Terrell rejects the oft-cited concern by some retailers that digital and online will merely cannibalise existing revenues:
“That’s fundamentally missing the point. It’s about identifying your most valuable customers and satisfying them however, whenever and wherever they want to shop with us. As customers increase the number of channels, from the Clubcard data we have, we this then increase accordingly. This is our opportunity.”
Indeed Clubcard is at the heart of the Tesco digital thinking, a loyalty program that is the jewel in the crown for the firm’s customer engagement strategy. Having 17 million Clubcard members data at your disposal, does make the goal of personalisation and that oh-so-elusive single view of the customer all the more tangible.
Tesco plans to make Club Card a "common currency" across all its brands and services - from banking to its Giraffe coffee shops. The group is also launching digital Club Card later this year to tap into growing customer use of mobile devices such as smart phones.
The company has also launched Orchard, its own social network which allows Tesco's "most engaged" customers and colleagues to connect. This already has 50,000 members and is "on track" to hit 100,000 by the end of the year.

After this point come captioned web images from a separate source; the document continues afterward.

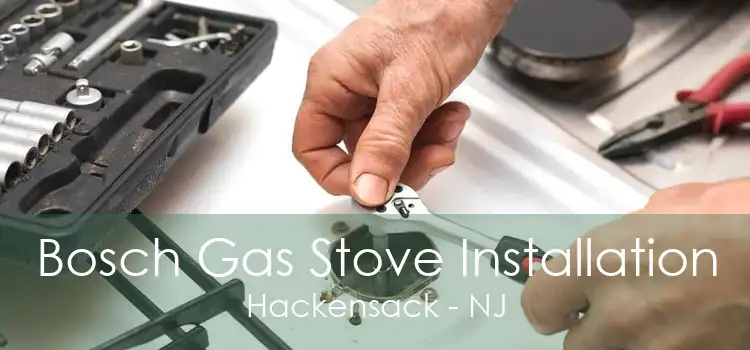 Bosch Gas Stove Installation Hackensack - NJ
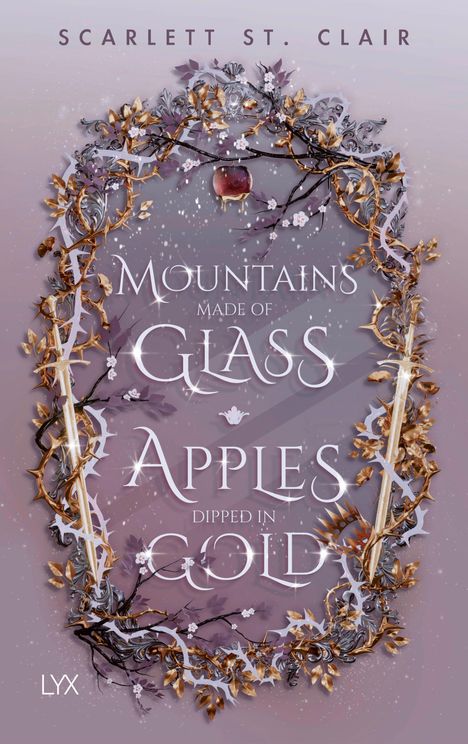 Scarlett St. Clair: Mountains Made of Glass / Apples Dipped in Gold, Buch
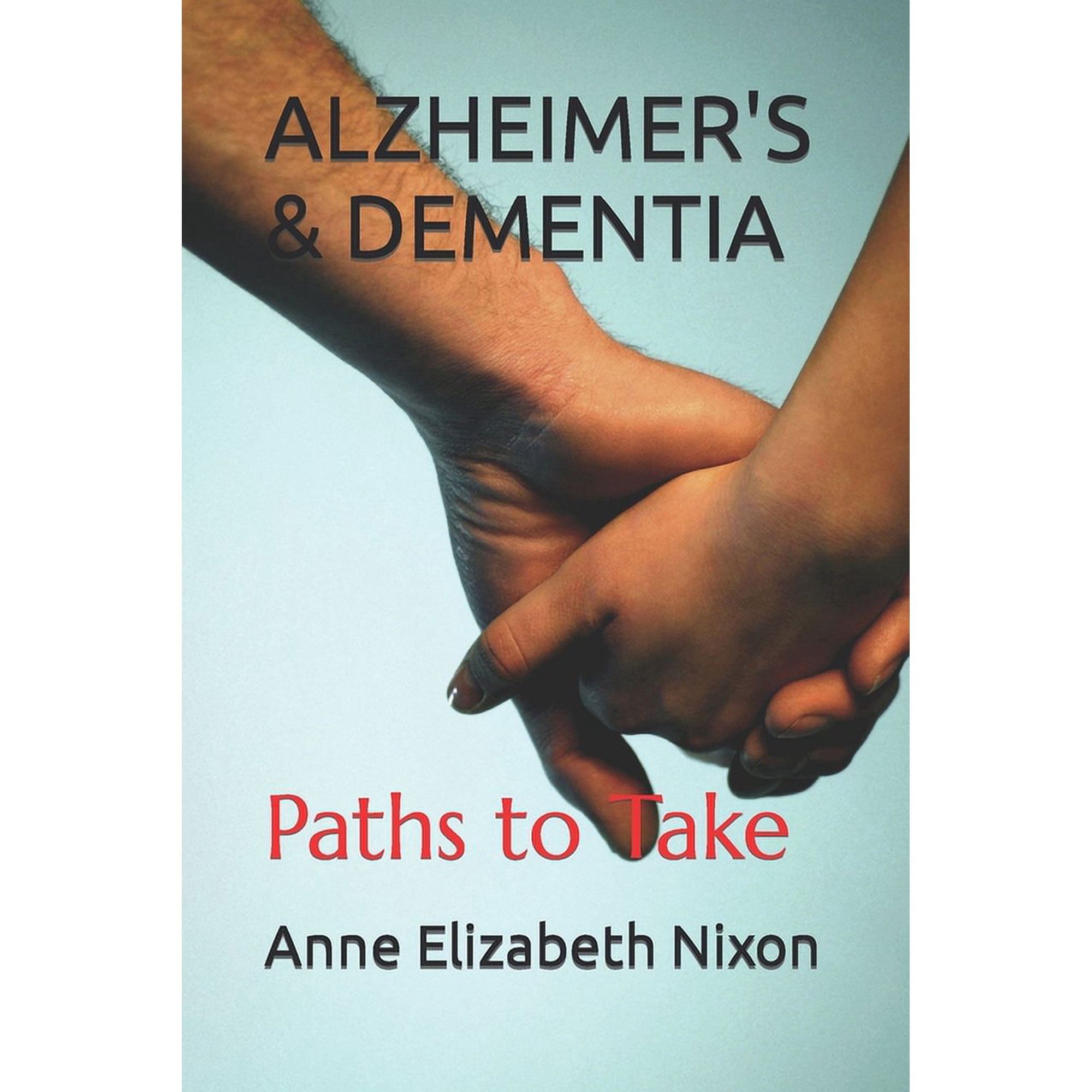 Alzheimer's & Dementia: Paths to Take, (Paperback)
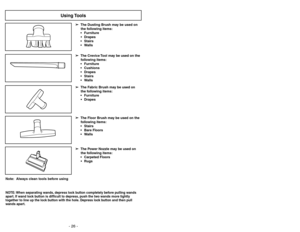 Page 26- 26 -- 27 -
Uso de herramientas
Utilisation des accessoires
➢
La herramienta para hendiduras puede ser
usada en las sig. partes:
MueblesCojinesCortinasEscalerasParedes
➢El cepillo para tela puede ser usado en
las sig. partes:
Muebles
·Adornos
➢El cepillo para piso puede ser usado en
las sig. partes:
  Escaleras
  Pisos sin alfombras
  Paredes ➢
El  cepillo para sacudir puede ser usado en
las siguientes partes:
MueblesCortinasEscalerasParedes
➢Le suceur plat peut être utilisée dans
les...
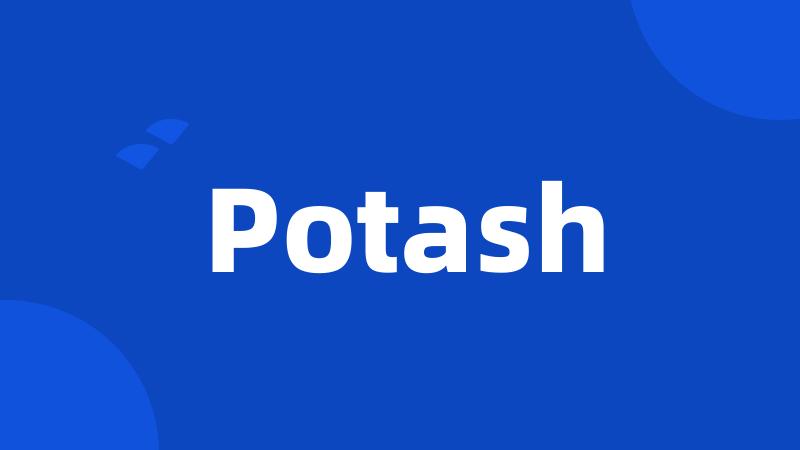 Potash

Also coming up is a digital wallet offering which is being trialled at the moment. The wallet will be hosted on Tesco’s smartphone app and will work with all major credit and debit cards.This will allow shoppers to pay for goods on any of their cards by scanning mobile phones - but crucially without the spending limits seen on other contactless payments.
Finally there’s Hudl, the Tesco own brand, cut price tablet computer which has sold nearly 500,000 units to date. Terrell explains:“We wanted to create an accessible product for customers who otherwise would not have bought the tablet. We wanted to democratize this technology with no compromise on quality. But the first version wasn’t good enough. We had to ensure our customers had a great experience and so we pulled it.

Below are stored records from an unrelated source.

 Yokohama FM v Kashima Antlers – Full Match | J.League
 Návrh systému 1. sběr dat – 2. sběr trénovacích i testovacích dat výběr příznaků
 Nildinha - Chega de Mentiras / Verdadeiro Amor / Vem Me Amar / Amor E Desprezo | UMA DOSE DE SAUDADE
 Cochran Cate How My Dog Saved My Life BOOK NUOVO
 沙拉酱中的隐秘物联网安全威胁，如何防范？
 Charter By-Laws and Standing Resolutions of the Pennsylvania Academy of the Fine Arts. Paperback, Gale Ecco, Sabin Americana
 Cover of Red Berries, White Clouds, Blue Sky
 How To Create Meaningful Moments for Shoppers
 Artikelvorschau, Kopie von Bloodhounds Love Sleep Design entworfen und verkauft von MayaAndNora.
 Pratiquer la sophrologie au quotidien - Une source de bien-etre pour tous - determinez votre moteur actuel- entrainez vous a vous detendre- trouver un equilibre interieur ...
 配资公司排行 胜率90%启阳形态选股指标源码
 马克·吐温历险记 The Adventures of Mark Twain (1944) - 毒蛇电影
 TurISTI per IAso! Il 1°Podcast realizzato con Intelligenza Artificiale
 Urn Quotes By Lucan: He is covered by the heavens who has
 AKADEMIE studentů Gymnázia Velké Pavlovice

“We are very proud of this product. It’s benchmarked against the Google Nexus and the Amazon Kindle with the clear design objective of being accessible to all, easy and inviting and intuitive to use and at a great price.
“Its success goes far beyond the sales unit numbers. The built-in Tesco apps proved hugely important, meaning customers could easily navigate a range of products and services available through the Tesco team. As a result we have seen daily revenue from Blinkbox Movies increase nine-fold and a five-fold increase in streams of Blinkbox Music.
“But importantly it’s also helped our core business with Hudl customers immediately spending meaningful additional amounts with Tesco, both in store and online.”
Verdict
The direction of travel is set - and it’s a sensibly defined and articulated one.
Tesco’s offline fortunes may have waned somewhat in recent times, but the firm is well-positioned to take advantage of the shift to the ‘second curve’.
And in a hugely competitive grocery market, every little helps as the saying goes.